Re: [HACKERS] libpq compression

2012-06-25 Thread Euler Taveira

On 25-06-2012 16:45, Florian Pflug wrote:
 Agreed. If we extend the protocol to support compression, and not rely
 on SSL, then let's pick one of these LZ77-style compressors, and let's
 integrate it into our tree.
 
If we have an option to have it out of our tree, good; if not, let's integrate
it. I, particularly, don't see a compelling reason to integrate compression
code in our tree, I mean, if we want to support more than one algorithm, it is
clear that the overhead for maintain the compression code is too high (a lot
of my-new-compression-algorithms).

 We should then also make it possible to enable compression only for
 the server - client direction. Since those types of compressions are
 usually pretty easy to decompress, that reduces the amount to work
 non-libpq clients have to put in to take advantage of compression.
 
I don't buy this idea. My use case (data load) will not be covered if we only
enable server - client compression. I figure that there are use cases for
server - client compression (replication, for example) but also there are
important use cases for client - server (data load, for example). If you
implement decompression, why not code compression code too?


-- 
   Euler Taveira de Oliveira - Timbira   http://www.timbira.com.br/
   PostgreSQL: Consultoria, Desenvolvimento, Suporte 24x7 e Treinamento

-- 
Sent via pgsql-hackers mailing list (pgsql-hackers@postgresql.org)
To make changes to your subscription:
http://www.postgresql.org/mailpref/pgsql-hackers

Re: [HACKERS] libpq compression

2012-06-25 Thread Euler Taveira

On 25-06-2012 14:30, Greg Jaskiewicz wrote:
 Wasn't this more of an issue in de-coupling compression from encryption ?
 
Let me give a try to take some conclusion. If we decide for an independent
compression code instead of an SSL-based one, that is a possibility to be
tested: SSL + SSL-based compression x SSL + our compression code. If the
latter is faster then we could discuss the possibility to disable compression
in our SSL code and put in documentation that it is recommended to enable
compression in SSL connections.


-- 
   Euler Taveira de Oliveira - Timbira   http://www.timbira.com.br/
   PostgreSQL: Consultoria, Desenvolvimento, Suporte 24x7 e Treinamento

-- 
Sent via pgsql-hackers mailing list (pgsql-hackers@postgresql.org)
To make changes to your subscription:
http://www.postgresql.org/mailpref/pgsql-hackers

Re: [HACKERS] libpq compression

2012-06-25 Thread Merlin Moncure

On Mon, Jun 25, 2012 at 3:38 PM, Euler Taveira eu...@timbira.com wrote:
 On 25-06-2012 16:45, Florian Pflug wrote:
 Agreed.

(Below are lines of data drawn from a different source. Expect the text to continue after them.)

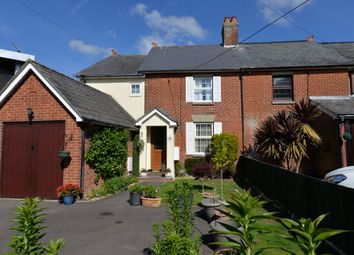 3 bed cottage for sale in Old Milton Road, New Milton BH25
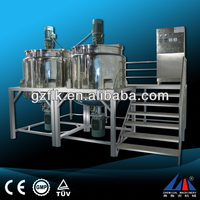 pharmaceutical blending equipment manufacture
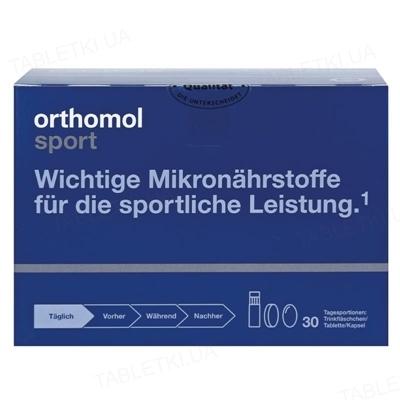 Ортомол Sport Taurin таблетки + флаконы, курс 30 дней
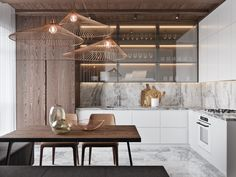 50 Lovely L-Shaped Kitchen Designs & Tips You Can Use From Them - Luxury Kitchen Remodel L Shaped Kitchen Designs, Modern Kitchen Design, Interior Design Kitchen, L Shaped Kitchen Interior, Modern Interior, Light Wood Kitchens, Cool Kitchens, White Kitchens, L Shape Kitchen Layout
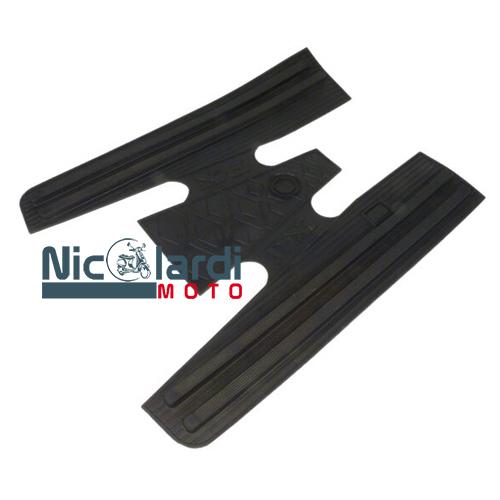 Tappeto in gomma nero Vespa PX-PXE Arcobaleno 125-150-200cc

If we extend the protocol to support compression, and not rely
 on SSL, then let's pick one of these LZ77-style compressors, and let's
 integrate it into our tree.

 If we have an option to have it out of our tree, good; if not, let's integrate
 it. I, particularly, don't see a compelling reason to integrate compression
 code in our tree, I mean, if we want to support more than one algorithm, it is
 clear that the overhead for maintain the compression code is too high (a lot
 of my-new-compression-algorithms).

 We should then also make it possible to enable compression only for
 the server - client direction. Since those types of compressions are
 usually pretty easy to decompress, that reduces the amount to work
 non-libpq clients have to put in to take advantage of compression.

 I don't buy this idea. My use case (data load) will not be covered if we only
 enable server - client compression. I figure that there are use cases for
 server - client compression (replication, for example) but also there are
 important use cases for client - server (data load, for example). If you
 implement decompression, why not code compression code too?

+1.  lz4, which is looking like a strong candidate,  has c#, java,
etc. which are the main languages that are going to lag behind in
terms of protocol support.  I don't think you're saving a lot by going
only one way (although you could make a case for the client to signal
interest in compression separately from decompression?)

another point:
It's been obvious for years now that zlib is somewhat of a dog in
terms of cpu usage for what it gives you.  however, raw performance #s
are not the whole story -- it would be interesting to compress real
world protocol messages to/from the server in various scenarios to see
how compression would work, in particular with OLTP type queries --
for example pgbench runs, etc. That would speak a lot more to the
benefits than canned benchmarks.

merlin

merlin

-- 
Sent via pgsql-hackers mailing list (pgsql-hackers@postgresql.org)
To make changes to your subscription:
http://www.postgresql.org/mailpref/pgsql-hackers

Re: [HACKERS] pg_stat_lwlocks view - lwlocks statistics

2012-06-25 Thread Josh Berkus

On 6/25/12 1:29 PM, Satoshi Nagayasu wrote:
 (1) Performance
 
   I've measured LWLock performance both with and without the patch,
   and confirmed that this patch does not affect the LWLock perfomance
   at all.

This would be my main concern with this patch; it's hard for me to
imagine that it has no performance impact *at all*, since trace_lwlocks
has quite a noticable one in my experience.  However, the answer to that
is to submit the patch and let people test.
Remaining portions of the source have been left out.